Pictures aside, the data must be reproduced exactly.
+++ Data segment +++
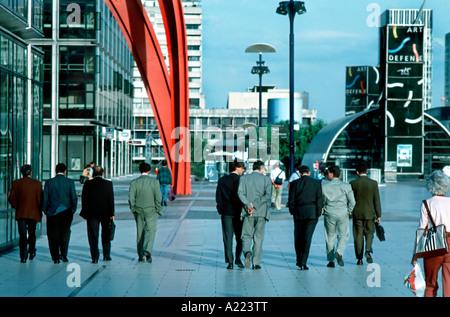 Paris France, 'La Défense Business Center' Business Men Walking in Line Busy Street Scene - Stock Photo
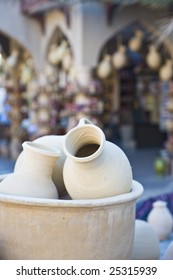 A traditional Arabian market in Nizwa, Oman, with water pots from the renowned village of Bahla.
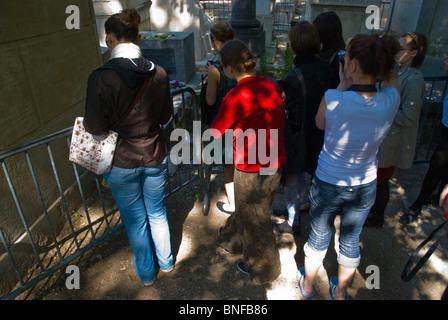 Young women at Jim Morrison's grave Cimetiere du Pere-Lachais 20th arrondissement Paris France Europe - Stock Photo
+++
**Written response**.
 Paris France, 'La Défense Business Center' Business Men Walking in Line Busy Street Scene - Stock Photo
 A traditional Arabian market in Nizwa, Oman, with water pots from the renowned village of Bahla.
 Young women at Jim Morrison's grave Cimetiere du Pere-Lachais 20th arrondissement Paris France Europe - Stock Photo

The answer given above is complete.